The estimated partial autocorrelation functions for the GONG Month 10 l = 85, m = 0 data and for a synthetic dataset are plotted on Figure 1. The figures only include terms up to lag 500. The behavior of both functions is the same for greater lags, mainly all the estimated coefficients fall between the rough 95% confidence bands, and so they are omitted for the clarity of the pictures. The horizontal lines giving the normal confidence limits are at ${\pm 2/\sqrt{T}}$ , see Kay and Makhoul 1983 T=51840. Note that the terms corresponding to the second lags are -0.85, and -0.86 for the GONG and for the simulated data correspondingly, but again, the axes limits are truncated so that the rest of the pictures is clearer. Based on these crude diagnostics, the upper limits for the order ${\it p}$ of 200 for the GONG data and 150 for the simulated data seem sensible. Beyond those lags, assuming normality, at the 95% confidence level, the null hypotheses that all the partial autocorrelation coefficients are zero cannot be rejected.

partacorr
Figure 1 Estimated partial autocorrelation coefficients for GONG data and for simulated data.

Akaike's Information Criterion

Given that the maximum AR orders to consider are 200, and 150 respectively for the GONG and for the simulated data, are there any lower order AR models that are just as ``good'', or even ``better'' than the maximum order models? One standard frequently used in the statistical literature to evaluate the goodness of a model and to compare models of different sizes is the AIC criterion. Heuristically, the higher the order of the process, the less the noise process variability, but the higher the number of parameters to estimate. Any continuous spectrum can be approximated with a large enough order AR model [see Anderson 1971], but there is a limit to how many parameters can be well estimated from the data. The task is to find a relatively low order model that has a small enough noise process variance estimate. Mathematically, the AIC criterion for an AR( ${\it p}$ ) process is defined as:

$\begin{displaymath} AIC(p) \equiv -2 \rm{log(maximized \, likelihood)} + 2 p \approx N log(\hat \sigma_p^2) + 2 p .\end{displaymath}$ (5)

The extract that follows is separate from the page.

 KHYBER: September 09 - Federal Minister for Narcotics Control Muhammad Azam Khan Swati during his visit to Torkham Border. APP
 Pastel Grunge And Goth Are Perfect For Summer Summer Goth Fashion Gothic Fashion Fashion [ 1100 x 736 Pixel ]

To select among competing models, the AIC criterion is first computed for the various models with different orders, and then the model with the least AIC value is selected as the ``best'' model. Throughout this paper, normal likelihoods are assumed.

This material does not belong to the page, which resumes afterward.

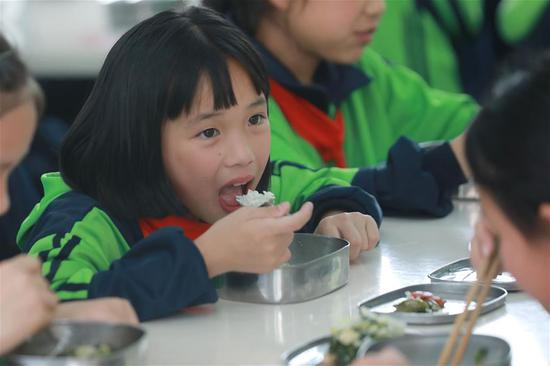 Students have lunch at No.11 Primary School of Tongren City in southwest China's Guizhou Province, May 21, 2019. Tongren City has established a monitoring system applying new technologies of big data to trace food from farming to dining table, an effort to guarantee food safety for students. (Xinhua/Ou Dongqu)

Figure 2 shows the AIC( ${\it p}$ ) values versus orders less than or equal to the highest orders chosen in the previous subsection. The very first plot includes all the orders considered for the GONG data: there is clearly a huge drop in the AIC value at the third order, then another large drop from around order 60 to around 90, then a very slight decrease around order 150, then apparently the plot levels off. The second plot of the top panel presents the section of the first plot between orders 160 and 200. The AIC values drop continually until order 192 then they start to increase. Note however, the almost flat portion of the AIC for orders between 175 and 195. The performances of the different AR models with orders in that range are probably very comparable. The minimum of the AIC is achieved at order 192.

aic
Figure 2 AIC plots for GONG and for simulated data.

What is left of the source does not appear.